True, but Apple products have strong aspects of both. They make some great and highly useful stuff, but there is truth in the jokes about people not buying the 4GS because other people can't tell it's better the new model. Look also at the Apple commercials, which are chock full the message that Apple products are high status. Hell, the word chosen from the dictionary to advertise the iPad is "erudite" while classical music plays in the background.
What Apple has done has brought technology into the realm of mainstream consumption, not conspicuous consumption. People have said the same thing about Macs since forever. "People buy Apple products to be noticed." When you're selling hundreds of thousands of phones each day, you no longer become conspicuous.
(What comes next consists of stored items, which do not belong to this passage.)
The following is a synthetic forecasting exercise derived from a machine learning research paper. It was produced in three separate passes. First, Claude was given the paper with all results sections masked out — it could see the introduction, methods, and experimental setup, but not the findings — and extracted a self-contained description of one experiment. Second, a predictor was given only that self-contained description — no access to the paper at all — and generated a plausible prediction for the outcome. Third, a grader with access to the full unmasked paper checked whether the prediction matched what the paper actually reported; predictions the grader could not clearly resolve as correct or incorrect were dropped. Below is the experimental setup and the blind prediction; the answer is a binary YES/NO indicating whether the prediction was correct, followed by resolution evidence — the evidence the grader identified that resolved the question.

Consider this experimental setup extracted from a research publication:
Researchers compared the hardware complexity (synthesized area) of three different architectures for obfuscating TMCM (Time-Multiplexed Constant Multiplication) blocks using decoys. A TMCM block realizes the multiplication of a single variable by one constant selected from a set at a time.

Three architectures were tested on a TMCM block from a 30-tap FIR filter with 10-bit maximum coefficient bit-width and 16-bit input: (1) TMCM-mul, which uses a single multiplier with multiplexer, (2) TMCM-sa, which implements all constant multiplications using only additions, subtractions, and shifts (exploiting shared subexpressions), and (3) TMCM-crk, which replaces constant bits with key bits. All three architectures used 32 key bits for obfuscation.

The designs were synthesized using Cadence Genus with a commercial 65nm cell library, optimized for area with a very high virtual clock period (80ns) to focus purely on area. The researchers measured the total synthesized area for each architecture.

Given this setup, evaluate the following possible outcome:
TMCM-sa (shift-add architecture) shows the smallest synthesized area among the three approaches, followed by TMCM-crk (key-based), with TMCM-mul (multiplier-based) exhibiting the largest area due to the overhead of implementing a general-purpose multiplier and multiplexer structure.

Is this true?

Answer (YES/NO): NO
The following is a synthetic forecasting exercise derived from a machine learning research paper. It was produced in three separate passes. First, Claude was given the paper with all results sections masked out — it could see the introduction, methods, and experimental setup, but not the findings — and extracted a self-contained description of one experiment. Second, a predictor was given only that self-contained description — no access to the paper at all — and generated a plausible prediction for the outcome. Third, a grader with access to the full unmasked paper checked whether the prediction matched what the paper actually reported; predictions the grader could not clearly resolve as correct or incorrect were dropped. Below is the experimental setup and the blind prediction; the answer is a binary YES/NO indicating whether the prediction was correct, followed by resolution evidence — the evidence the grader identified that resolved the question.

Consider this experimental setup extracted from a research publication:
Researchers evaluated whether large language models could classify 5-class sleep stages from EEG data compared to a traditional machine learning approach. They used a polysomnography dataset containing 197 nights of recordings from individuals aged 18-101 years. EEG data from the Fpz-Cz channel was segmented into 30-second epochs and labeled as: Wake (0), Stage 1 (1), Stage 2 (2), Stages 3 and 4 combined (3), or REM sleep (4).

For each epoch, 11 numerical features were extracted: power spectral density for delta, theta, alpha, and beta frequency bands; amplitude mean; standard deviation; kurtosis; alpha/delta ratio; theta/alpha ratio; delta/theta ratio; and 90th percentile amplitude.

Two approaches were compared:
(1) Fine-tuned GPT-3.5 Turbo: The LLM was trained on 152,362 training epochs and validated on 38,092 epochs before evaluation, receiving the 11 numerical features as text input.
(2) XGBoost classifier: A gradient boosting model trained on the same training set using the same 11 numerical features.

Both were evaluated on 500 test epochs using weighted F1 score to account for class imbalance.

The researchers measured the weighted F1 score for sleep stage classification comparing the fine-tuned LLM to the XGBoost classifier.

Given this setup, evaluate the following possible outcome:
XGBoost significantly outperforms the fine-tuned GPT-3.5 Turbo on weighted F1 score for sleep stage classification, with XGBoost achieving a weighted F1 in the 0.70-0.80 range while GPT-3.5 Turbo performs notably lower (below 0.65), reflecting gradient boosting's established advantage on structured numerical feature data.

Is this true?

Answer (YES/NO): YES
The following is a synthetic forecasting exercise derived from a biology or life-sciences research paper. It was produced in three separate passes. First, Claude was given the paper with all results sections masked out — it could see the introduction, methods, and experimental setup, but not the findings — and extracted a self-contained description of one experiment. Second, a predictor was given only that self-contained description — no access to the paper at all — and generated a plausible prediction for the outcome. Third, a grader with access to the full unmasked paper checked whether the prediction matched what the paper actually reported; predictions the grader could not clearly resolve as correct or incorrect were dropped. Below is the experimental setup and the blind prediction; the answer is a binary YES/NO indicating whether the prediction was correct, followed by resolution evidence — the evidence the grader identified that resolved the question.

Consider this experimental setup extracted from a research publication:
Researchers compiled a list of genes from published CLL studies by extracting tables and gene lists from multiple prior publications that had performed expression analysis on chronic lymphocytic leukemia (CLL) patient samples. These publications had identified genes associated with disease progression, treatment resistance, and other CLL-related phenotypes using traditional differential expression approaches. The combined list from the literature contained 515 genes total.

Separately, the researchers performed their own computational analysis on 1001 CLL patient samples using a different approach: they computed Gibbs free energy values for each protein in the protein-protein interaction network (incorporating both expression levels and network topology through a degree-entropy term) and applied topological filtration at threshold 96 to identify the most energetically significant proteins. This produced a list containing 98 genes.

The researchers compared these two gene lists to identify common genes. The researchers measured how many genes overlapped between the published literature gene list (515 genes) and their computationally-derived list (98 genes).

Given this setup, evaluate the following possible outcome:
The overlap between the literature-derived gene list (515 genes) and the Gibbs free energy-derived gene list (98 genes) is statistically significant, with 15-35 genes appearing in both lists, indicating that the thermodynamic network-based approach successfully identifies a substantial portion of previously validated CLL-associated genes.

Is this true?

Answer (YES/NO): NO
Jobs has said himself (I'm referencing his 1997 WWDC keynote) that it's not necessarily better to "think different". He said he didn't care about being different, he wanted to be better. And if being better was being different, then so be it.
> When you're selling hundreds of thousands of phones each day, you no longer become conspicuous.
No true. Increased availability of a product certain reduces the status associated with it, but products serving the purpose of conspicuous consumption exist at almost every level of affordability. There are some product which only the top 0.1% can afford and others which 90% of the population can afford. (Even the homeless community has a hierarchy partially defined by possessions.) Further, the degree to which a product exists to be conspicuously consumed is a continuum, in which the iPhone sits around the middle (although falling, due to it's sales).
Do you really think people, when deciding whether to buy an iPad, don't factor in the fact that all of their friends will ooh and ahh over it when they first see it?